Io e l'altra sorella di 21 anni abbiamo ancora problemi digestivi e intestinali, tutta la famiglia ( io le mie due sorelle e nostra madre di 59 anni ) ha eseguito esami del sangue per anticorpi celiaci risultati negativi. Nostra madre ha la tiroidite di Hasymoto, mentre da esami del sangue di controllo io ho il colesterolo cattivo alto e mia sorella 21 enne i trigliceridi alti.
Cercando di documentarmi ho tovato articoli che parlano di una relazione tra il Rotavirus e lo scatenarsi della malatia celiaca. Le prime ad avere problemi siamo state io e mia sorella 21 enne nel mese di aprile/maggio 2012, senza trovare soluzioni valide ai disturbi ( se non eliminando lieviti, fermenti, glutine, lattosio abbiamo riscontrati un leggero miglioramento ) a settembre la 15enne ha avuto appunto lo scatenarsi della celiachia.

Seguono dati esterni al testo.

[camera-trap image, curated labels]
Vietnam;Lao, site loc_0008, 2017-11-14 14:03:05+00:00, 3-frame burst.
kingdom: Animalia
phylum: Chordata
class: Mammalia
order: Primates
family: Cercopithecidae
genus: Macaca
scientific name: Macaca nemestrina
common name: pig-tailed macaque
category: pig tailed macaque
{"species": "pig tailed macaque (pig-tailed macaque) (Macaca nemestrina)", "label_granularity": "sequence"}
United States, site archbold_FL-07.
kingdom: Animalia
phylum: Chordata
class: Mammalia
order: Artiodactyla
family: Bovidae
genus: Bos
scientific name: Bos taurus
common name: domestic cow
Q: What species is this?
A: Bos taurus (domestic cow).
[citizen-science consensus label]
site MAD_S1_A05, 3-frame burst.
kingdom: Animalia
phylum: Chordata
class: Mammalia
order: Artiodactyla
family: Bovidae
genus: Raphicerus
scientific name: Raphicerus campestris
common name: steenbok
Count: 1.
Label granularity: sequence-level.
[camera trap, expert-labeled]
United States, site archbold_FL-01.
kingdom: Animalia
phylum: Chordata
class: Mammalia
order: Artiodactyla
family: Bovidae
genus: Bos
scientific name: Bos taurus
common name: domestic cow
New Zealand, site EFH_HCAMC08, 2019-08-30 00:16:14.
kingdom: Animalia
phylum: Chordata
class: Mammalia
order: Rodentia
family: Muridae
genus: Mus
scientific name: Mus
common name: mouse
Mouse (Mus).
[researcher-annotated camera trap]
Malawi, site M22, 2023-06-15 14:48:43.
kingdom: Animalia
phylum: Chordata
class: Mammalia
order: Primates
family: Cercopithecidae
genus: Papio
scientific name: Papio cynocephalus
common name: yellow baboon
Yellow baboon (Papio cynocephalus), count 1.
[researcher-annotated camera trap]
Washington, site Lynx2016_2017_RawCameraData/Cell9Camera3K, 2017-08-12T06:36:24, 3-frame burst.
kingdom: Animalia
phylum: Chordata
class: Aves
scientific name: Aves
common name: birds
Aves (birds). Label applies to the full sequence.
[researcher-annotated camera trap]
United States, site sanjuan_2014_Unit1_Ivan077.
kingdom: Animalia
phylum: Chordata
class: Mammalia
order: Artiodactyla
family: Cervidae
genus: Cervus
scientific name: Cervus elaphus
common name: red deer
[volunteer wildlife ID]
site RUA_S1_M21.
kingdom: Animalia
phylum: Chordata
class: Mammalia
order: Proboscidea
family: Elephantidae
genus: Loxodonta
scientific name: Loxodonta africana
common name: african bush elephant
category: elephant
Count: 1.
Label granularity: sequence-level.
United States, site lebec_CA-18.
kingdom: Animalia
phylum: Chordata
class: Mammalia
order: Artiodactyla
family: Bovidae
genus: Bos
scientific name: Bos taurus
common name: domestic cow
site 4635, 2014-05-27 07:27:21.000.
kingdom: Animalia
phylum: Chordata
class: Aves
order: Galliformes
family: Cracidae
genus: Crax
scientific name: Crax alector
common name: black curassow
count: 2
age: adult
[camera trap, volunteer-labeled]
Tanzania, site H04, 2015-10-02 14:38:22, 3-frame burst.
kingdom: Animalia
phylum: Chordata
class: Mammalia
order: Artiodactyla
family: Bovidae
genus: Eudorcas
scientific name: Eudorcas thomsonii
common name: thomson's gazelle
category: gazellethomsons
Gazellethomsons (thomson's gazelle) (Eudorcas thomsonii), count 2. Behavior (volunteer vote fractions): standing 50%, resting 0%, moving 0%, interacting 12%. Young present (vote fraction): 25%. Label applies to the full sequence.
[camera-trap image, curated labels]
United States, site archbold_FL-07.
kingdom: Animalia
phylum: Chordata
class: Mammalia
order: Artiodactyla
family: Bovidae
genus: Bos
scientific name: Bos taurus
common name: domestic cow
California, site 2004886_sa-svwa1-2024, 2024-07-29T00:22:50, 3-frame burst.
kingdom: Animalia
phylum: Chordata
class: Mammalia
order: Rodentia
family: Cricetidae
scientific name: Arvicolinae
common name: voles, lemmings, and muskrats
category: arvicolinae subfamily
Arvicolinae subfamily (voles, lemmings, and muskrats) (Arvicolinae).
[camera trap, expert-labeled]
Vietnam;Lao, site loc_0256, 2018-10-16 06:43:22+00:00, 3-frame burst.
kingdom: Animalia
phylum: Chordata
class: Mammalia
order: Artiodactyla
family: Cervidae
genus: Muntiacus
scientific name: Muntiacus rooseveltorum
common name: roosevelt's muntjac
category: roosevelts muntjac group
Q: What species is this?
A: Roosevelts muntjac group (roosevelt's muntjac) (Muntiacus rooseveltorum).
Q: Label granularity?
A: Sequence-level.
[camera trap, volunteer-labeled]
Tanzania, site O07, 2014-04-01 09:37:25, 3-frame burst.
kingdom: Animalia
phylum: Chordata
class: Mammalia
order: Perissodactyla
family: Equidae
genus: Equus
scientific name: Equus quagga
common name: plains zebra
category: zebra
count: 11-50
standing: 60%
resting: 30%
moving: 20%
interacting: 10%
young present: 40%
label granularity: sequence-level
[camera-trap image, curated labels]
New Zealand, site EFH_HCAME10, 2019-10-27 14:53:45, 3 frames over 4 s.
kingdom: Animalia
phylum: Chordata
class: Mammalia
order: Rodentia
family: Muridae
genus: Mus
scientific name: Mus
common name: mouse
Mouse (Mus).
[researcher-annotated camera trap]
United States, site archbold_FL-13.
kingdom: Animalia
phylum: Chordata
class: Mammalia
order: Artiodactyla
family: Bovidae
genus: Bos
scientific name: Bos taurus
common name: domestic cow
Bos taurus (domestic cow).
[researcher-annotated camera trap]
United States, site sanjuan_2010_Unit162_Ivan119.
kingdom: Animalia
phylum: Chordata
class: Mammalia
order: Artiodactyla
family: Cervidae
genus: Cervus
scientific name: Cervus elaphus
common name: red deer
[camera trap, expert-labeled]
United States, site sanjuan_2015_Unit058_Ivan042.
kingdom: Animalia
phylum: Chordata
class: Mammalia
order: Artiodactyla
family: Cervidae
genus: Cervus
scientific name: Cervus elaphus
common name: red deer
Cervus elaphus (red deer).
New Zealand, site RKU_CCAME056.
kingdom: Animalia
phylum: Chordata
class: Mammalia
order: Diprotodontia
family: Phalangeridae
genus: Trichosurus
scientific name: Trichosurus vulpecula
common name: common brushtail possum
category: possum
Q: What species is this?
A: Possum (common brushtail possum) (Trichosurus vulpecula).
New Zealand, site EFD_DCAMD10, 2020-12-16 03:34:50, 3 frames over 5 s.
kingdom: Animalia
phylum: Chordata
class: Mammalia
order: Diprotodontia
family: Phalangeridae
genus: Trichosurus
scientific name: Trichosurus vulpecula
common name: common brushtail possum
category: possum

A suo avviso, potrebbe esserci stata una contaminazione da Rotavirus che ha scombussolato i nostri apparati digererenti e intestinali ( chi piu chi meno ), trova utile eseguire gli esami delle feci alla ricerca del virus o prmai anche se ci fosse stato non ve ne sarebbe tracce? Premetto che nella primavera abbiamo a turno sofferto di febbriciattole, dissinterie.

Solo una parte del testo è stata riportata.